5.3. Step-by-step instructions for creating datasets (‘omics) - Part 3

5.3. Mapping your annotation to ISA-tab - Part 3
xiv) Now we need to tweak some of the information we previously entered.
  Click on “s_study_sample.txt” on the left menu and scroll right to “Characteristics[AgeUnit]”. Double-click on the first entry and search for “week”. Select the term “UO:week” from the Units of Measurement ontology.
Ontology harmonisation is an important step towards interoperability of data. Imagine a case where “week” was indicated by different researchers as “w”, “WK”, etc., making it ambiguous. Linking to an ontology reference gives our term a standard name and a definition.

ISAcreator

ISAcreator
Click on the “copy column downwards” button to replace the text we previously entered with the ontology term. Identifiers for the SEURAT Gold compounds are available in the gold compounds database (wiki.toxbank.net). If the general search term (e.g. human) produces too many matches you can use the more specialized terms from the ontology below. When doing your own files try to use the same onlogies as below for similar terms but the use of any ontology, as opposed to free text, will still enhance the file.

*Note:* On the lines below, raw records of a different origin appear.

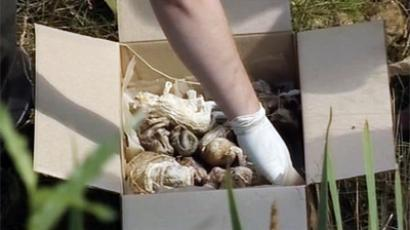 Up to 250 human fetuses found trashed in Russian forest (Still from NTV coverage video)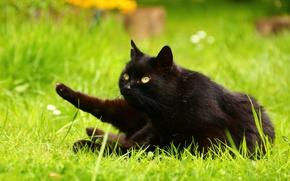 Картинка зелень, кошка, лето, трава, кот, взгляд, природа, поза, газон, поляна, черный, лапы, сад, лежит, желтоглазый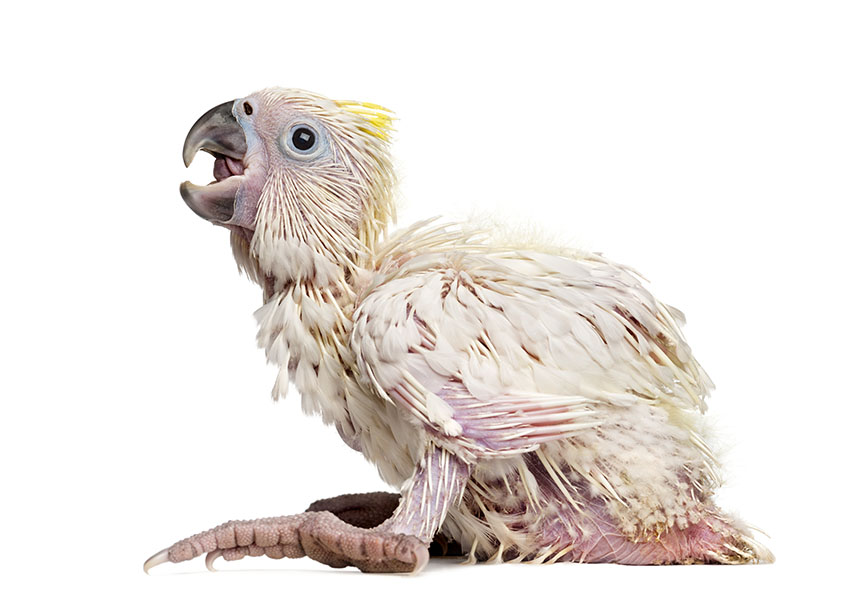Sulphur-Crested Cockatoo at 35 days old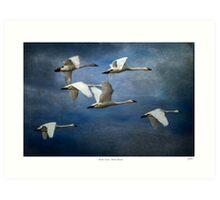 Tundra Swans: Tundra Bound Art Print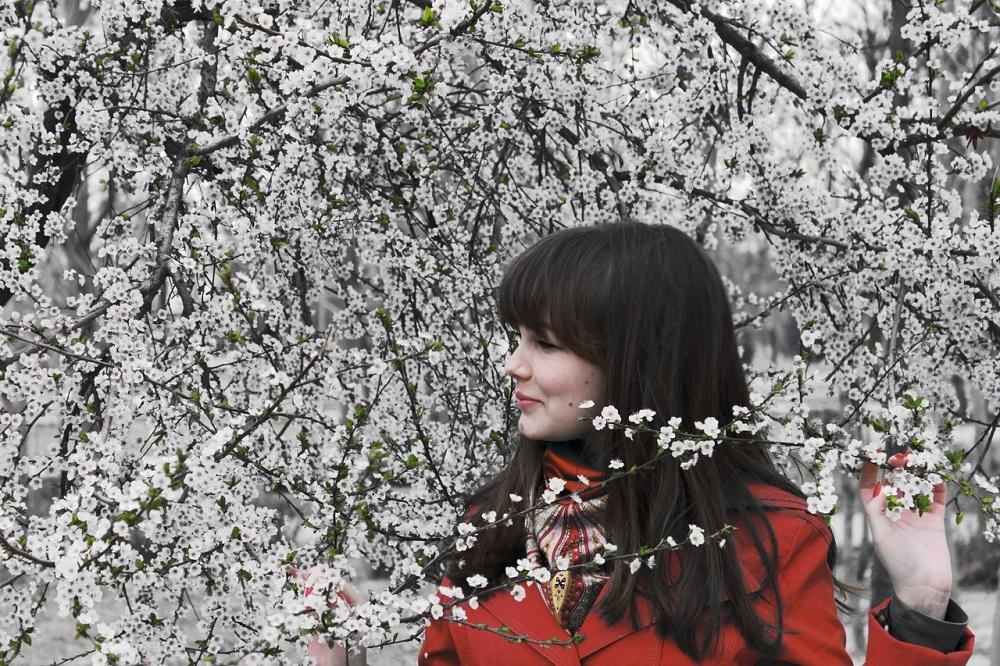מה לעשות בלונדון בסופשבוע: גלו את עצי הדובדבן בסיור מעניין בלונדון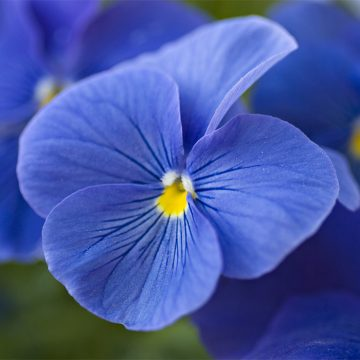 Blue pensy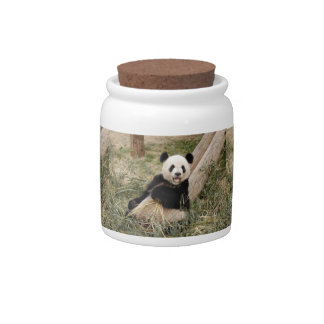 PandaM001 Candy Jars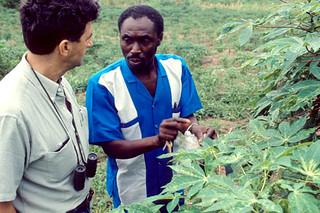 Cassava disease symptoms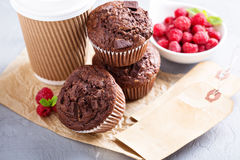 Chocolate muffins with coffee to go Royalty Free Stock Photos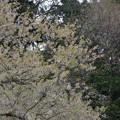 IMGP9679 高山市の臥龍桜その3
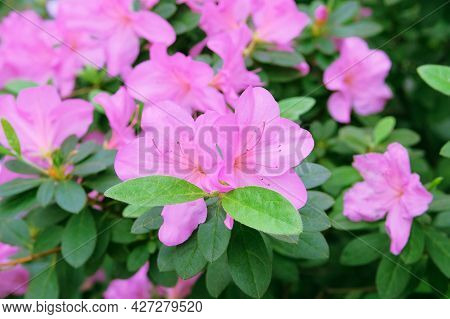 Azaleas In Springtime. Blooming Pink Azalea Flowers Close-up In A Botanical Garden. Azalea Festival.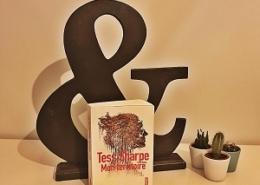 Mon territoire de Tess Sharpe (éditions Sonatine)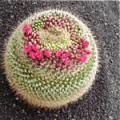 ■11 フォーメーションカクタス Formation Cactus(PHIエッセンス)15ml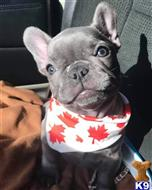 french bulldog puppy posted by hardyphilips80
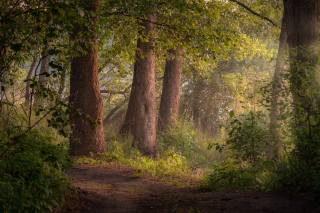лес, лето, деревья, пейзаж, природа, тропинка, Андрей Чиж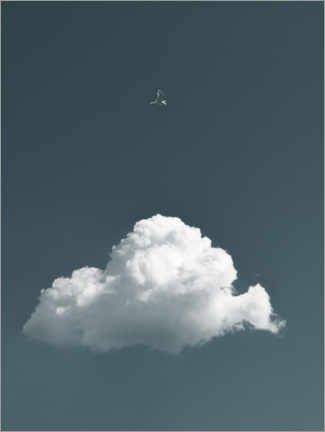 Aluminium print  Bird and cloud - Lukas Saalfrank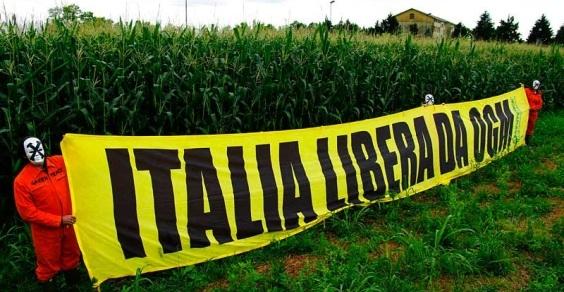 Photo of L'inspiegabile silenzio delle Istituzioni alla illecita coltura del mais Ogm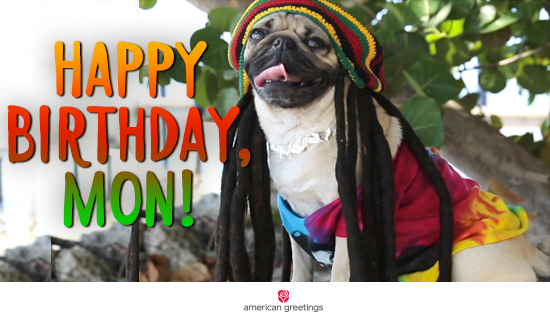 Funny birthday ecards for all occasions american greetings oukasfo tagsfunny birthday ecards for all occasions american greetingsbirthday ecards send birthday cards online with americanbirthday cards free birthday wishes m4hsunfo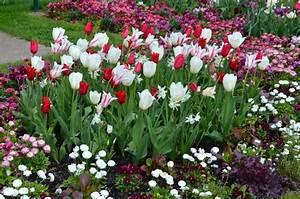 Tulpenzwiebeln Im Frühjahr Pflanzen : blumenzwiebeln richtig pflanzen pflegen und lagern ~ A.2002-acura-tl-radio.info Haus und Dekorationen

We can similarly replace “Human” (Characteristics[Organism])
with “NCBITaxon:Homo sapiens”
(search for “Homo sapiens” and select “obo:NCBITaxon_9606”)
“liver” (Characteristics[Organ]) with “OBI:liver”
(select “obo:UBERON_0002107”)
“acetaminophen” (Factor Value[Compound]) with “CHEBI:paracetamol”
Exact match “paracetamol(CHEBI:46195)”
“micromolar” (Characterictics[DoseUnit]) with “UO:micromolar”
Exact match “micromolar(UO:0000064)”
“hour” (Characteristis[SampleTimePointUnit]) with “UO:hour”
Exact match “hour(UO:0000032)”
“percent” (Unit) with “UO:percent”
Exact match “percent(UO:0000187)”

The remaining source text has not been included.